Experiences with CAA implementation

Not an answer (sorry) but looking in to CAA myself and failing to find any information on it, however we are still running 11.6 on our devices.

Does 12 support the CAA record or allow the previous BIND type 257 records?

I was wondering if nothing else trying to manually edit the zone file and hope zonerunner doesnt go in to a restart loop

I am interested to know as well, as we need this feature now.

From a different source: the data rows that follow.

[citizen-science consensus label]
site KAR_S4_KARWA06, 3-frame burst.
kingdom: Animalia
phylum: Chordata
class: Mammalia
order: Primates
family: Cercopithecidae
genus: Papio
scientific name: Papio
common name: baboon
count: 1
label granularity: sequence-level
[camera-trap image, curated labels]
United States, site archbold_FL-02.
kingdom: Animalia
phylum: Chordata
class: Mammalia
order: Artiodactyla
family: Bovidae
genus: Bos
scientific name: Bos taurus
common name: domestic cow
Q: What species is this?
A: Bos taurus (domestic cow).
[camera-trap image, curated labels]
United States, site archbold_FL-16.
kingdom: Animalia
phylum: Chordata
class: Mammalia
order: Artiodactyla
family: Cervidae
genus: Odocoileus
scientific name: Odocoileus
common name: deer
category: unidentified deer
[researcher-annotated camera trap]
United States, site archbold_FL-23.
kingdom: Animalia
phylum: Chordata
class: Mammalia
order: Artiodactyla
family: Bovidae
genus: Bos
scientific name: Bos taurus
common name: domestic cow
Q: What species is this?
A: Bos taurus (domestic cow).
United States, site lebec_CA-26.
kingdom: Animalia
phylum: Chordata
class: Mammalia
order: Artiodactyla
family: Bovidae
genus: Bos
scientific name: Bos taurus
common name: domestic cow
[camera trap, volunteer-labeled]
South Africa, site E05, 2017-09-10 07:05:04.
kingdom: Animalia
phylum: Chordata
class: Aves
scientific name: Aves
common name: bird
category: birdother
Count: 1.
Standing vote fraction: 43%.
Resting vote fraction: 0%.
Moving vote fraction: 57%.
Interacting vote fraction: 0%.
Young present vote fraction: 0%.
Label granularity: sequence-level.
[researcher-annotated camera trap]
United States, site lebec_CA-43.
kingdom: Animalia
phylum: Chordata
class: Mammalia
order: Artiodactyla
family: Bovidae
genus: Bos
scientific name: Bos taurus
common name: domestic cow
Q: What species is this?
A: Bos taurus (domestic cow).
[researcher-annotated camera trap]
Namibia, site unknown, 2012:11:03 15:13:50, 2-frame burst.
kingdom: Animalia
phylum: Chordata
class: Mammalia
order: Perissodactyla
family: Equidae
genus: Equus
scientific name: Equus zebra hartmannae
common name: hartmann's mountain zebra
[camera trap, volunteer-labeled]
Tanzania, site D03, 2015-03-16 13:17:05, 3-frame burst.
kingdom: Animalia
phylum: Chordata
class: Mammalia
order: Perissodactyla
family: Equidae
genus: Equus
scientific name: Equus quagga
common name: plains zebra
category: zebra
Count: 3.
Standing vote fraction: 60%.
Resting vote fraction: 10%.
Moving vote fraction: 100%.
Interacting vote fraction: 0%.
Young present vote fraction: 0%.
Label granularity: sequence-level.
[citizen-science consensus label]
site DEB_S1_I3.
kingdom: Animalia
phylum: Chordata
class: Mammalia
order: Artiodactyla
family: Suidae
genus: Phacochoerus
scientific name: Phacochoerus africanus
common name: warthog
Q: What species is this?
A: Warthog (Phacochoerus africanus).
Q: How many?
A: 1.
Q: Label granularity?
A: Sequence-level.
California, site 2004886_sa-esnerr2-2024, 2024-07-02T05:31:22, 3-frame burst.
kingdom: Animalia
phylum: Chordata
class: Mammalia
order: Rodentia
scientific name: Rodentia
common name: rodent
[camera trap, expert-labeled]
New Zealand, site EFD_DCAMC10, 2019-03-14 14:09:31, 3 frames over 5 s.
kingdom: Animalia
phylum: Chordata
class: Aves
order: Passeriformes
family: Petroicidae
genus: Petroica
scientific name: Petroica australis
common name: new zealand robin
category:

Any updates on this? Need to know as well if F5 GTM supports CAA DNS records and which versions.

Thanks.

The CABForum announced CAA woudl be required required in March

https://cabforum.org/2017/03/08/ballot-187-make-caa-checking-mandatory/

https://blog.qualys.com/ssllabs/2017/03/13/caa-mandated-by-cabrowser-forum

The requirement is now in place effective September 8, 2017.

SSLMate has a tool for generating CAA records:

https://sslmate.com/caa/

There should be some public guidance by now?

In case this wasn't already answered, BIG-IP 12.x, 13.x, and 14.x have a high enough version of BIND that you can manually edit the zone files (carefully) to add the CAA record. See https://support.f5.com/csp/article/K7032.

I understand that using Zone Runner to manage CAA record types are on the roadmap for 14.x.

We implemented a CAA record on our F5 DNS the manual way and it worked for us.

Does anyone know the status of this?

/jba

I think this feature came along in BIG-IP 14.X. I know the ability to work with CAA in Zone Runner is there in 15.x

Beware this bug: Can not modify CAA record on GUI with Error: Resolver returned no such record. (f5.com)

Bug ID 862949 (f5.com)

Probably came along with BIND 9.9.6+ support somewhere in there. I can't find the exact release notes at the moment.